In the present case, the proposed site for the relocation of the remains was on private land owned by the petitioner. The Chancellor of Worcester, the Worshipful Jacqueline Humphreys, said that she was “not able to say that this location is suitable for burial such that remains entrusted to consecrated ground should be permitted to be relocated there”. There was no suggestion that the location had previously been used as a private family burial ground, and there was no existing tomb or grave marker or other indication that the land was set apart from ordinary use.
The Chancellor had not been given evidence that the site formed part of a long-established family estate that was unlikely to pass out of family ownership or was subject to a trust limiting its use.

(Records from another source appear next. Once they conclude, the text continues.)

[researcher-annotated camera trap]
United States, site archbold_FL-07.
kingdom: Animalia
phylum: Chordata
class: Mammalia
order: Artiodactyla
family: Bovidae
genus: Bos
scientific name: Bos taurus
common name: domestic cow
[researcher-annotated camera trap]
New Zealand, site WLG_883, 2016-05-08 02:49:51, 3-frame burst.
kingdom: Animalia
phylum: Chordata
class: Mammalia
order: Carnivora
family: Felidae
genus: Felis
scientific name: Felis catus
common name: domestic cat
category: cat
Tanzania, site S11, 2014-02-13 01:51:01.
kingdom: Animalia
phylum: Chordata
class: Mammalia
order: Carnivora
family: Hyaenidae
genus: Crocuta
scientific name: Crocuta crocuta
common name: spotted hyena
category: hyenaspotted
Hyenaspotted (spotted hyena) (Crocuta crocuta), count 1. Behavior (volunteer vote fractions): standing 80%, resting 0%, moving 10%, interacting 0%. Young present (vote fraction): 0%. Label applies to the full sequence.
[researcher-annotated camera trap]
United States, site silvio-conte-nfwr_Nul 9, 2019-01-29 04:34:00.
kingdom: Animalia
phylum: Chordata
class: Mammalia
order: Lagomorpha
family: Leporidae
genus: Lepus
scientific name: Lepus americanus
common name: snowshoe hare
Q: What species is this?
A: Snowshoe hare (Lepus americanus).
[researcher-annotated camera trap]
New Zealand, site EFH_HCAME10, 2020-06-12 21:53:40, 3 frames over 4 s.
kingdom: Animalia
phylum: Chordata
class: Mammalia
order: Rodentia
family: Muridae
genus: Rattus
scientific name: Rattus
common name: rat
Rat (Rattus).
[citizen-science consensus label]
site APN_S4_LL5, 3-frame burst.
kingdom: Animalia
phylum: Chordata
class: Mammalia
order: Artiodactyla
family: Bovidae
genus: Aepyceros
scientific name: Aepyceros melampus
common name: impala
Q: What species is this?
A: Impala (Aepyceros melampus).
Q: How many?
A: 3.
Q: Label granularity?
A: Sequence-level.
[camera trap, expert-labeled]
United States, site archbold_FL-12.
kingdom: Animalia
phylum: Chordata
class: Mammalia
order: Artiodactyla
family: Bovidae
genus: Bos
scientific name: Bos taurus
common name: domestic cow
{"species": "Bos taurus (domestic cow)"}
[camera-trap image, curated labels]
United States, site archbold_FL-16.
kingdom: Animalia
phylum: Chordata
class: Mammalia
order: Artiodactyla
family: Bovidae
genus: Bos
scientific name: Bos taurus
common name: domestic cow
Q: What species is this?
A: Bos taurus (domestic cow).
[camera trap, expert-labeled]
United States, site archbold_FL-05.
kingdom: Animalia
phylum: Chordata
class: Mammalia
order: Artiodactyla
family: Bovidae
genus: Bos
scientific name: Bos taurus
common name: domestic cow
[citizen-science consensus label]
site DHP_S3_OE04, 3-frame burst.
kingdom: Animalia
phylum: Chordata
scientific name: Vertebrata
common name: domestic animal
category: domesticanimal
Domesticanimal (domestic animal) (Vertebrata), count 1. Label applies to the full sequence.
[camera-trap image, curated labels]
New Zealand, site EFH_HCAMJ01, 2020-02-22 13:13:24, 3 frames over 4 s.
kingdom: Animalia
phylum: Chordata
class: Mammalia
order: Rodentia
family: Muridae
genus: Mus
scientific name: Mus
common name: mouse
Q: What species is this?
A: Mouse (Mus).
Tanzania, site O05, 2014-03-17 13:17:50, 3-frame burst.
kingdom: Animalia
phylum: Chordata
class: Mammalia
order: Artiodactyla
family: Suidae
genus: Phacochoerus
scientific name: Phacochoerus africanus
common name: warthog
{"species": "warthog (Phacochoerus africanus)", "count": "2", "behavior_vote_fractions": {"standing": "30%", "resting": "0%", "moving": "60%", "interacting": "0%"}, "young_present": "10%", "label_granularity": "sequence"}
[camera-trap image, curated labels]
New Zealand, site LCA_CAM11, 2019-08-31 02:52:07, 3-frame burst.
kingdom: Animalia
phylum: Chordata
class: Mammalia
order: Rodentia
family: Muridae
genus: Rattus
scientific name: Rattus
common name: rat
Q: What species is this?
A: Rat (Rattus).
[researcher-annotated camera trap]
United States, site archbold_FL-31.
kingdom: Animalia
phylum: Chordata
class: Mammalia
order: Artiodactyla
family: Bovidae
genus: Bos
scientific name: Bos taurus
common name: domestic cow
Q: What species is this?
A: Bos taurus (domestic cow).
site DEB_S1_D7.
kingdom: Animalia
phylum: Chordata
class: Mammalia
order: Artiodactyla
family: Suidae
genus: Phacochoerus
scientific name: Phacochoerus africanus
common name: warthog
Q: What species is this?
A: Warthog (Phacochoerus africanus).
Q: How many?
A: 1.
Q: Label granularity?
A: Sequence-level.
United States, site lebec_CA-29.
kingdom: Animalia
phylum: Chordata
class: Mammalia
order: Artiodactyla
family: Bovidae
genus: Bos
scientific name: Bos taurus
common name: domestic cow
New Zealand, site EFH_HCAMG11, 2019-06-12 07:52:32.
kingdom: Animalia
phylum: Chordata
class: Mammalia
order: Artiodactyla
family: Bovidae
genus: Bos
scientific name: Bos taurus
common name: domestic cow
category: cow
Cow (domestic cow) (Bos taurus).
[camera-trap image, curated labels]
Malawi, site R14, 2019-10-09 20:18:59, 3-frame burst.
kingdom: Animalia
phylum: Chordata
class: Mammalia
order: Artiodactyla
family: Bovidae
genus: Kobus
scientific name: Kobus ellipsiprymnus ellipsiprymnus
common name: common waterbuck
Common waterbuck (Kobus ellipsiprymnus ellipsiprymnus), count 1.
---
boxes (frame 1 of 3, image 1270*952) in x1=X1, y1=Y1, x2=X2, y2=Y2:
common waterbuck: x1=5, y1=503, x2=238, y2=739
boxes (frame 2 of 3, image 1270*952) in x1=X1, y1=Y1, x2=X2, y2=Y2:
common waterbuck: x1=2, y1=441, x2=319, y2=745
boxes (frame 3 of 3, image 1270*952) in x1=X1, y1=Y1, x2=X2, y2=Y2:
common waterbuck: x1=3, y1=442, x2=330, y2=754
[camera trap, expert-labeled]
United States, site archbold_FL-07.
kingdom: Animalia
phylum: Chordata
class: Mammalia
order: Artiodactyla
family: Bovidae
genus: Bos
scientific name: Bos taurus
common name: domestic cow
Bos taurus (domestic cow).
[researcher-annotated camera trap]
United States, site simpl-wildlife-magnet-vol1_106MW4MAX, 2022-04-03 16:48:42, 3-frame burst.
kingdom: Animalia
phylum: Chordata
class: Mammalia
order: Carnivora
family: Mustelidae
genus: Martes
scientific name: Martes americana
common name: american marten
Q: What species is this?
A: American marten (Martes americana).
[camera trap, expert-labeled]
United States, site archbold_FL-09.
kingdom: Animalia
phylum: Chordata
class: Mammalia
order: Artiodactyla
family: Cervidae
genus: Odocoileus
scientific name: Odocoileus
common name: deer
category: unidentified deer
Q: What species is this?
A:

It was “therefore reasonably foreseeable”, the Chancellor said, that, over the years, the land would “pass into the ownership of people unrelated to the deceased, who may not know that it has been used as a burial site, or who may be unwilling to take responsibility for maintaining it”.
An order permitting exhumation was exceptional, and the Consistory Court could grant the order only as an exception to the general presumption that Christian burial was permanent. There were no exceptional circumstances in the present case, the Chancellor said.
The cemetery plot for Mr Dainty had been chosen at a time when the land where the proposed unconsecrated family grave was intended was already in family ownership, so that his ashes could have been buried or scattered there. The Chancellor was told that he had not expressed any particular wishes about how or where he wanted his remains to be laid to rest.
The decision to bury Mr Dainty’s remains in the cemetery was not made against his widow’s wishes at the time. It was only later that she came to dislike visiting the cemetery, and expressed a wish not to have her own remains buried there. There had been a significant delay of about seven years between his burial and the petition for exhumation.
There is nothing in the Chancellor’s decision which prevents the petitioner from scattering her mother’s ashes on her own land, subject to the observation of any applicable secular law. But the matter was different in regard to her father’s ashes, as they had already been committed to consecrated ground, where the presumption of permanence applies.